|Description:|| UGC 11891 is the name of an inconspicuous dwarf spiral galaxy, located at a distance of about 30 million light years from Earth. The optical surface brightness of this galaxy is extremely low, and there is very little ongoing star formation. Therefore, the optical appearance of this galaxy is quite unremarkable. On the other hand, the neutral hydrogen (HI) disk is more photogenic. Deep WSRT observations of this galaxy have recently been carried out, in an attempt to carefully study the process of cold gas accretion -- HI falling onto the disk from intergalactic space, in the continuing formation of the galaxy.|
Today's image shows the integrated HI map produced from the WSRT observations in orange, overlaid on the optical picture. The small, faint optical disk of the galaxy is reproduced in blue on top of that. The reason for the very high density of field stars is that UGC 11891 is located at a rather low galactic latitude. The total amount of HI measured in UGC 11891 is 3.1 billion solar masses.

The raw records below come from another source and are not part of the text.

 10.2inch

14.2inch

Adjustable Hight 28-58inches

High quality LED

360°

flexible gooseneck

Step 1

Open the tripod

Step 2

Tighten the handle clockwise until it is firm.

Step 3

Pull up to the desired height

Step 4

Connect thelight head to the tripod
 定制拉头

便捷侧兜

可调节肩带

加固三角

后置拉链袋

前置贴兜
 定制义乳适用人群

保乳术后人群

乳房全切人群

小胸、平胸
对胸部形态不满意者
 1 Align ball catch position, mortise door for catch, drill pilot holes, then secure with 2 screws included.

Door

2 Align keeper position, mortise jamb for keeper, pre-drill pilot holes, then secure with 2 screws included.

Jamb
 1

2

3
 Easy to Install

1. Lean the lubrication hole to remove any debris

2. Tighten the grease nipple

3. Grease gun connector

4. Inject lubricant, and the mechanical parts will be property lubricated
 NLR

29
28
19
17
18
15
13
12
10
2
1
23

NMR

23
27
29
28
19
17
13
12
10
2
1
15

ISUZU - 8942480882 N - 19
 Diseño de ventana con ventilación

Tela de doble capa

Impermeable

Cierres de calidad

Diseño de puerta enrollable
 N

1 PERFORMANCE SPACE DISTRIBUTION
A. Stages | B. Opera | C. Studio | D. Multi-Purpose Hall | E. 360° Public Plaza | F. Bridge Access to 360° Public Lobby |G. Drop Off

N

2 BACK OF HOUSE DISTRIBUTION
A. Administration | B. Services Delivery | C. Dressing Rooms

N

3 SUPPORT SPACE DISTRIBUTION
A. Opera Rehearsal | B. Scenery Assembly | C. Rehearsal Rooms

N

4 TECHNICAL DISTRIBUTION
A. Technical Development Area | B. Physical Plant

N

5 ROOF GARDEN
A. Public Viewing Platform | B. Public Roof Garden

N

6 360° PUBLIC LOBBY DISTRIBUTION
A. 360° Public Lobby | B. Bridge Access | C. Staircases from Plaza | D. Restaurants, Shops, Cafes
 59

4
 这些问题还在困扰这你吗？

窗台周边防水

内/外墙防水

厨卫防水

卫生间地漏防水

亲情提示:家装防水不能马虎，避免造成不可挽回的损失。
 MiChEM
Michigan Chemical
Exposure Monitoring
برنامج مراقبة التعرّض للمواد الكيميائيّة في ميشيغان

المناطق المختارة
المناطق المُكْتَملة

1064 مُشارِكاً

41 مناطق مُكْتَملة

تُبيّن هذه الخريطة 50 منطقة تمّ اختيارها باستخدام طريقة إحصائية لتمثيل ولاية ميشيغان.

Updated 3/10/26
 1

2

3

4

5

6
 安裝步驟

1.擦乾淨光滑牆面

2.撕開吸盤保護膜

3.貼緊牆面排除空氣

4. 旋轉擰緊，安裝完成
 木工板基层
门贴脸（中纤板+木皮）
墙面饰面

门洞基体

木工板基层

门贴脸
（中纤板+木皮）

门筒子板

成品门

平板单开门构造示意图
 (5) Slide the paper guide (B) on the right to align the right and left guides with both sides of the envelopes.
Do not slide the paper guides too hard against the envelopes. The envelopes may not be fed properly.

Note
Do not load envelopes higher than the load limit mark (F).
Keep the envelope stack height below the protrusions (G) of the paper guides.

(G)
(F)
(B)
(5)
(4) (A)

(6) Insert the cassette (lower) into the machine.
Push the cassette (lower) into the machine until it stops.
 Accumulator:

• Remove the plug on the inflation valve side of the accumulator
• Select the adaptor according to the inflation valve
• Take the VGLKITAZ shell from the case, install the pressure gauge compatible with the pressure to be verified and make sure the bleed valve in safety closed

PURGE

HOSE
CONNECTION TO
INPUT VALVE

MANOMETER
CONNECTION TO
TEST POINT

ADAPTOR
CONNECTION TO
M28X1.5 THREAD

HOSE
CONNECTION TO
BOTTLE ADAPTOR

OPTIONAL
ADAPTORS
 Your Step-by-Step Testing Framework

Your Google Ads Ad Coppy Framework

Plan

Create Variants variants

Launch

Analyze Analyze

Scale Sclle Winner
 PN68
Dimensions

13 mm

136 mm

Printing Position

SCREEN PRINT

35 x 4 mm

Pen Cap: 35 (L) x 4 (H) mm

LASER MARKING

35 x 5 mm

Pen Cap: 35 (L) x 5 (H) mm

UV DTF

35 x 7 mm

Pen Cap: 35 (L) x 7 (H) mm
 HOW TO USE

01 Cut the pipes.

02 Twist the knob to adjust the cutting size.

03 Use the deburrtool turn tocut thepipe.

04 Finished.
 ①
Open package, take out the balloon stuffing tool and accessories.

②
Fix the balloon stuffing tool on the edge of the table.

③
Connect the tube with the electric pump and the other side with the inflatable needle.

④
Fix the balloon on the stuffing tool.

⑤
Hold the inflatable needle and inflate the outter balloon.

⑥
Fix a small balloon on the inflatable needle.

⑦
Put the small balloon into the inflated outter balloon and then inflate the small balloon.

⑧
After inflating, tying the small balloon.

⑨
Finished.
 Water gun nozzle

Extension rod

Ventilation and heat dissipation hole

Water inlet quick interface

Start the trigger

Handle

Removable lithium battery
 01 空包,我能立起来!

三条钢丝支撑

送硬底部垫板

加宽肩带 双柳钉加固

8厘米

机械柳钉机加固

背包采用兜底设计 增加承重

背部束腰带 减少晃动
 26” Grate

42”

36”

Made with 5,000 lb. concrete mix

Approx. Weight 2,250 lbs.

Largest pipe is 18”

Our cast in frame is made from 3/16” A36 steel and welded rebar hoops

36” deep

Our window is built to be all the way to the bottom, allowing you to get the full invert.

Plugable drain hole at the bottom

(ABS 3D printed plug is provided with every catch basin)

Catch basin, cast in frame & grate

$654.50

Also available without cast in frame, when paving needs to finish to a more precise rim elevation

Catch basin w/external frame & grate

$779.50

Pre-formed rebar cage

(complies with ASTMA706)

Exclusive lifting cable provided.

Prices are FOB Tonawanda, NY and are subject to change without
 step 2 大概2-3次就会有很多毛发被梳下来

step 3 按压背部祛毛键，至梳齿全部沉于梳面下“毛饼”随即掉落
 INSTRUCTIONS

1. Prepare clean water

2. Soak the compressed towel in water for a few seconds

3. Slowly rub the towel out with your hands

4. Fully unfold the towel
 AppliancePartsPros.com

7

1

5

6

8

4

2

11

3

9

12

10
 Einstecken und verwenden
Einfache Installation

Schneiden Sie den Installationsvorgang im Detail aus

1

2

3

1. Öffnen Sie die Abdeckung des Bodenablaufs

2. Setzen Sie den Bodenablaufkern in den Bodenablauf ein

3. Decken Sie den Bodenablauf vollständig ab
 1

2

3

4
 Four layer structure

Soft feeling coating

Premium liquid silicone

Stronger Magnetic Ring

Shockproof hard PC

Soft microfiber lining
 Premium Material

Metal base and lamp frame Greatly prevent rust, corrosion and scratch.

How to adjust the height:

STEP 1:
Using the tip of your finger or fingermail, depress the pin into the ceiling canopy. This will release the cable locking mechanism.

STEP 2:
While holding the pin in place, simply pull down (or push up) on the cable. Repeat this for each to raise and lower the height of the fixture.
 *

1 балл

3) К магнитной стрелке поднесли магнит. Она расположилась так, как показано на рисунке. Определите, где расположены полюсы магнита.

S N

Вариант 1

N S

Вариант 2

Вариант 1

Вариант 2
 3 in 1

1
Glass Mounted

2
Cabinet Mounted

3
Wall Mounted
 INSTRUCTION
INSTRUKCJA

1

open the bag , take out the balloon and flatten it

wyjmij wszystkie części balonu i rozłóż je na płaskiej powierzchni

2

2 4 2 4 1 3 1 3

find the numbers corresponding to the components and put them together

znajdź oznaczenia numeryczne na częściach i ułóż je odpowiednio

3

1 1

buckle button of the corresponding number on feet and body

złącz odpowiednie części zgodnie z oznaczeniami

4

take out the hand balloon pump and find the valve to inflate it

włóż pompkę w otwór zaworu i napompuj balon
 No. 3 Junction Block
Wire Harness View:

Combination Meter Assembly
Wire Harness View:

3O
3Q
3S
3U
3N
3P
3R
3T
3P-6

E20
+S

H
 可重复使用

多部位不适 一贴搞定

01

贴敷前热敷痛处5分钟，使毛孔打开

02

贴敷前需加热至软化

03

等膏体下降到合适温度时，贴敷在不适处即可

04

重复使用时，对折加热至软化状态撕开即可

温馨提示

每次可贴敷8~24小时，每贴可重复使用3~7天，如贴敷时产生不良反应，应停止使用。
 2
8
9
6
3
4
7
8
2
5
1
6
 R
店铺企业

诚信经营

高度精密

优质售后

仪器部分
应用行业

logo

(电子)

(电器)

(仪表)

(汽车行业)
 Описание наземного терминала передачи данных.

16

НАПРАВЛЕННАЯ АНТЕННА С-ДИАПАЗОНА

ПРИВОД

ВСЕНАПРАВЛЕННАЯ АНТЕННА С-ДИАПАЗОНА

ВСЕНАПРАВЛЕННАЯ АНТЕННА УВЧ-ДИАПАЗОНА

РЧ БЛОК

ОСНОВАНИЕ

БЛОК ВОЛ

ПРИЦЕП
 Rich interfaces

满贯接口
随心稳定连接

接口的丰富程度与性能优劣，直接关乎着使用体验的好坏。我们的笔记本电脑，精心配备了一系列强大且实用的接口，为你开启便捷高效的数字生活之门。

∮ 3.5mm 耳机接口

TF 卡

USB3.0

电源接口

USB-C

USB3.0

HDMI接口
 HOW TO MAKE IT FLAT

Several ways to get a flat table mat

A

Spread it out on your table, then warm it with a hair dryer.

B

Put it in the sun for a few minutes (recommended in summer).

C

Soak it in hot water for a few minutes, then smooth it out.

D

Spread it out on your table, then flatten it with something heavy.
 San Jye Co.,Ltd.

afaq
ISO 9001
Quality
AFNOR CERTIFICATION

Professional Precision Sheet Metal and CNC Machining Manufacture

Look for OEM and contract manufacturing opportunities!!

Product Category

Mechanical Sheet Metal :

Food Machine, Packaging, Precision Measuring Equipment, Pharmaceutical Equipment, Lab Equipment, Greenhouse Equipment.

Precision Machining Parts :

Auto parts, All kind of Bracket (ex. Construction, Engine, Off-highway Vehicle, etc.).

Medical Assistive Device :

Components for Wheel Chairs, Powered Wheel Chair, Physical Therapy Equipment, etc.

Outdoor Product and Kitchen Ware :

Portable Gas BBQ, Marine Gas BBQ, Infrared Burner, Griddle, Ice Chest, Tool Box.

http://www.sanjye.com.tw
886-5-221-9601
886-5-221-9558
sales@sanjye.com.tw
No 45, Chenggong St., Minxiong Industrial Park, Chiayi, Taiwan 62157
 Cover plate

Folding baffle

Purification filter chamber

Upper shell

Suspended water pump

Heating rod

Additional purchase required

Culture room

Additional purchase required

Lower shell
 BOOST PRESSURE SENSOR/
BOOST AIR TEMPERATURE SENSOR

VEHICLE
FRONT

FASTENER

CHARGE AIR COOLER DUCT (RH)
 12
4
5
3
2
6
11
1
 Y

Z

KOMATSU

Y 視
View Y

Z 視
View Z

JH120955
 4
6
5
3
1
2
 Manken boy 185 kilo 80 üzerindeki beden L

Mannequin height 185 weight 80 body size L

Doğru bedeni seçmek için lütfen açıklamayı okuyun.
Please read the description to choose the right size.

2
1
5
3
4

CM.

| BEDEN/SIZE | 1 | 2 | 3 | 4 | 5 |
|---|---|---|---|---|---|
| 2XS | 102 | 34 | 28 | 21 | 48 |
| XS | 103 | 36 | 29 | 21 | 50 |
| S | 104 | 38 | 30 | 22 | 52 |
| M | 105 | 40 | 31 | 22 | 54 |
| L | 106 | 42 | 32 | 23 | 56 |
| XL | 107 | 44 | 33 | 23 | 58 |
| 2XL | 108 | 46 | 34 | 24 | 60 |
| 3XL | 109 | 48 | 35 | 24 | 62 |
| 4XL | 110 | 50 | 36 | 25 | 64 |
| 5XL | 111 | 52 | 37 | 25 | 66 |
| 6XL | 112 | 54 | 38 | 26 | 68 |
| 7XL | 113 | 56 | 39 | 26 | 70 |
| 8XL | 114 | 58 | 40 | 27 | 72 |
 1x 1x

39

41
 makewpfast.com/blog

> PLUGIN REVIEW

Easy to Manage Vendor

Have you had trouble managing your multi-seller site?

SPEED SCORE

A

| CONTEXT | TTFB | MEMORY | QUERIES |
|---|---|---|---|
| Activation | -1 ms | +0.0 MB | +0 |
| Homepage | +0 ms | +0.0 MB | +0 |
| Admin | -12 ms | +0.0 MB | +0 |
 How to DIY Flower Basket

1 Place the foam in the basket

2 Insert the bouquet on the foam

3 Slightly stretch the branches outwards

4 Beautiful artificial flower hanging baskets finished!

The first feature that stands out clearly in the HI disk is the highly lopsided gas distribution. The optical emission is well centered in the brightest part of the HI disk, but the faint neutral gas extends much further to the north-west (upper right) than to the south-east. There is also a faint extension of the HI at the northernmost part of the disk. Since there are no obvious companion galaxies in the nearby field which could be interacting with UGC 11891, it may be the case that this HI tail is indicative of the accretion of cold gas. The lopsidedness of the HI disk may be related to this ongoing accretion process. The WSRT observations also provide velocity information about the HI (not shown in this image). This will help us to figure out how much accretion is taking place, and whether it is related to the lopsidedness of the HI disk.